La France a pu maintenir un système fiscal équitable pour les familles, qui grâce au quotient familial, ne surtaxe pas les familles bi-actives, et grâce au quotient conjugal, ne surtaxe pas les familles mono-actives. Ceci ne s'est pas fait au détriment de la progression de l'emploi féminin. Faut-il par idéologie féministe dévoyée, détruire un système qui fonctionne ?

Deux philosophies s'opposent

Le système actuel laisse le choix aux couples : se marier et mettre en commun leurs ressources ou ne pas le faire. L'individualisation de l'impôt aboutirait au contraire à dénier aux personnes le droit de fonder une famille et de mettre en commun leurs ressources. Comme le dit le rapport : « Toucher au quotient conjugal a surtout une fonction symbolique ». Deux philosophies s'opposent. Pour les uns, la famille est obligatoirement organisée selon le modèle de l'homme dominant, de Monsieur Gagnepain et Madame Aufoyer ; la famille est un résidu du modèle féodal où le père-seigneur exploite les autres membres de la famille ; il faut détruire la famille pour promouvoir l'égalité des genres. Mais n'y a-t-il pas quelque contradiction à prétendre promouvoir une société plus solidaire en mettant en cause la solidarité familiale ? Mais comment assurer l'éducation des enfants, une fois la famille détruite ? Faut-il sacrifier les besoins des enfants au primat de l'emploi ?

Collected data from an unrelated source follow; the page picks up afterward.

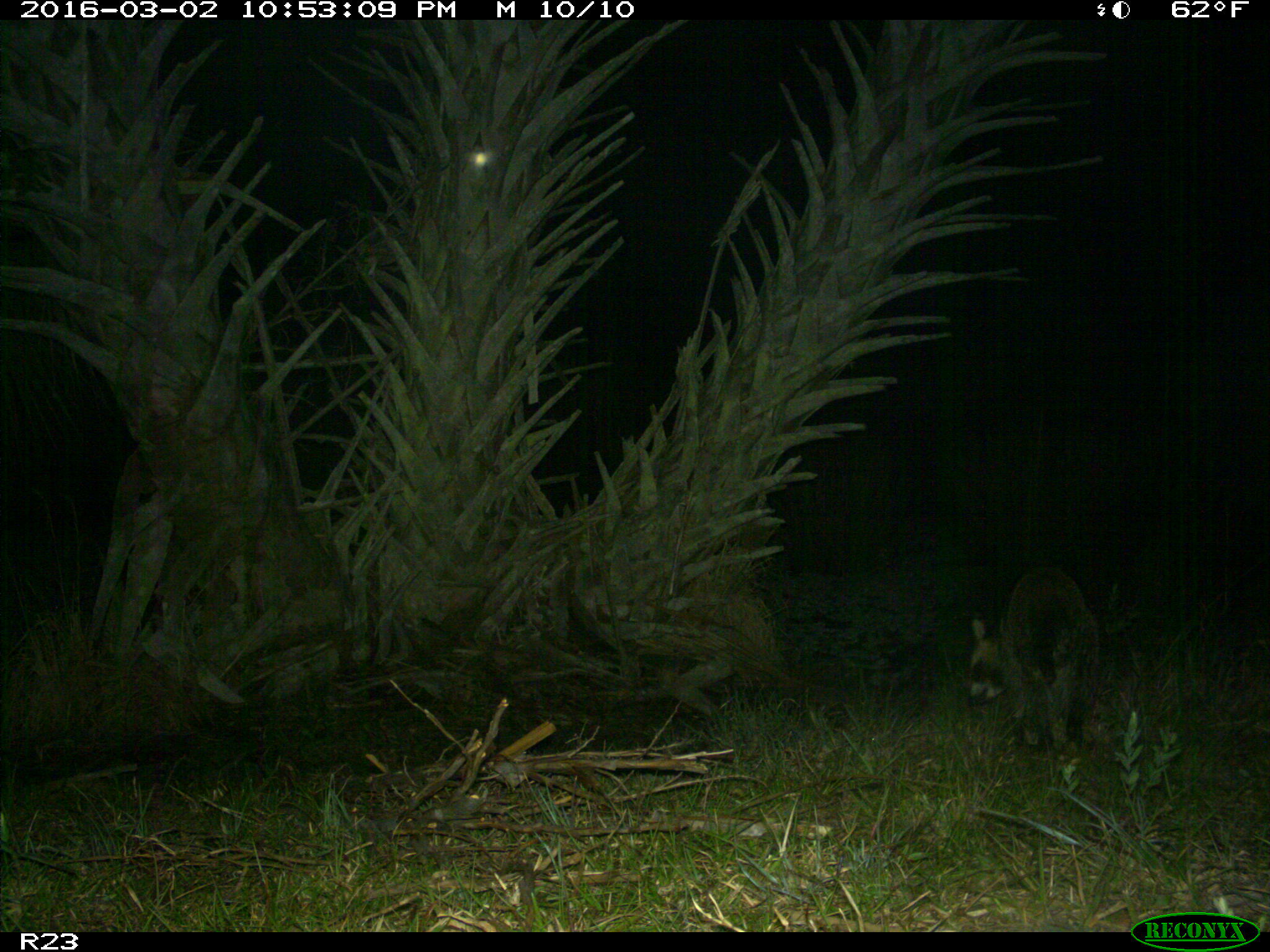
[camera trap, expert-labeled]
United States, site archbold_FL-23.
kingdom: Animalia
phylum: Chordata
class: Mammalia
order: Carnivora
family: Procyonidae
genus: Procyon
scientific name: Procyon lotor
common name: common raccoon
Procyon lotor (common raccoon).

L'impôt individuel: la fin d'une fiscalité correspondant au choix de vie

Pour nous, les enfants ont besoin d'une famille ; la famille est obligatoirement la base de la société ; celle-ci a heureusement évoluée vers un modèle de solidarité égalitaire entre les conjoints. C'est une préfiguration de la société socialiste où chacun met en commun ses ressources, qui sont reparties ensuite selon les besoins de chacun 

Dans un système d'imposition jointe, un couple peut choisir de ne pas se marier, ni de se pacser, donc rester dans l'imposition séparée. Au contraire, l'individualisation de l'impôt retire le droit aux familles d'avoir une solidarité spécifique et une fiscalité correspondant à leur choix de vie. Retirer un droit aux citoyens doit-il faire partie du programme du gouvernement ? La création du PACS, l'extension des droits qu'il fournit, l'ouverture du mariage à tous montre que la France a choisi la voie opposée, étendre la reconnaissance publique des solidarités privées par lesquelles les individus choisissent de se lier.